Penzien DB, Andrasik F, Freidenberg BM, et al. Guidelines for trials of behavioral treatments for recurrent headache, first edition: American Headache Society Behavioral Clinical Trials Workgroup. Headache. 2005;45[suppl 2]:S110-S132.

INCREASED RISK OF SCHIZOPHRENIA OR SCHIZOPHRENIA-LIKE PSYCHOSIS IN PATIENTS WITH EPILEPSY

Researchers have found a strong association between epilepsy and schizophrenia or schizophrenia-like psychosis, according to a report in the July 2 BMJ. Their findings suggest that the two conditions may share common genetic or environmental causes.

Ping Qin, MD, PhD, an Associate Professor at the University of Aarhus in Denmark, and colleagues examined a cohort of 2.27 million people to determine whether age at onset of epilepsy, type of epilepsy, family history of psychosis, or family history of epilepsy affected the risk of schizophrenia or schizophrenia-like psychosis among patients with epilepsy. The investigators reported that 34,494 people had a history of epilepsy, with a median age of 14.7 at first hospital admission.

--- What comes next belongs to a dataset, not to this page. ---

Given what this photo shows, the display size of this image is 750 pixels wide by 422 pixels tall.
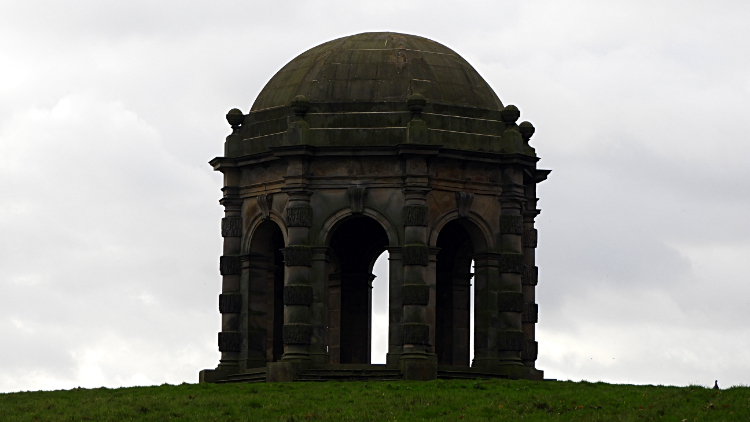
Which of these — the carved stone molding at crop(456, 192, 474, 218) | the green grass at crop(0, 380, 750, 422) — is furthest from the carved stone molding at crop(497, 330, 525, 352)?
the carved stone molding at crop(456, 192, 474, 218)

During follow-up (up to 15 years), 276 patients were admitted for schizophrenia and 519 were admitted for schizophrenia-like psychosis. The median interval between first admission for epilepsy and first admission for schizophrenia or for schizophrenia-like psychosis was 8.2 and 8.0 years, respectively.

Dr. Qin’s group found that compared with the general population, people with epilepsy were 2.48 times more likely to have schizophrenia and 2.93 times more likely to have schizophrenia-like psychosis. This effect was the same in women as in men but differed by age. People ages 15 to 24, 25 to 34, and 35 and older were 2.03, 2.28, and 4.00 times more likely to have schizophrenia. Corresponding risks for schizophrenia-like psychosis were 2.38, 3.13, and 3.77.

The researchers also found that family history of both psychosis and epilepsy were risk factors for schizophrenia and schizophrenia-like psychosis after adjustment for personal history of epilepsy. Those with a family history of schizophrenia were 7.57 times more likely to have schizophrenia and 6.24 times more likely to have schizophrenia-like psychosis, and those with a family history of epilepsy were 1.11 times more likely to have schizophrenia and 1.20 times more likely to have schizophrenia-like psychosis. Furthermore, the investigators found that a personal history of epilepsy had a stronger effect on the risk of schizophrenia or schizophrenia-like psychosis in individuals without a family history of psychosis than in those with it.

According to Dr. Qin’s group, the increased risk of schizophrenia or schizophrenia-like psychosis was similar in patients with various types of epilepsy but was more pronounced in those with more hospital admissions for epilepsy. In particular, the researchers observed an even greater risk among people first admitted for epilepsy at later ages.

Qin P, Xu H, Laursen TM, et al. Risk for schizophrenia and schizophrenia-like psychosis among patients with epilepsy: population based cohort study. BMJ. 2005;331:23-28.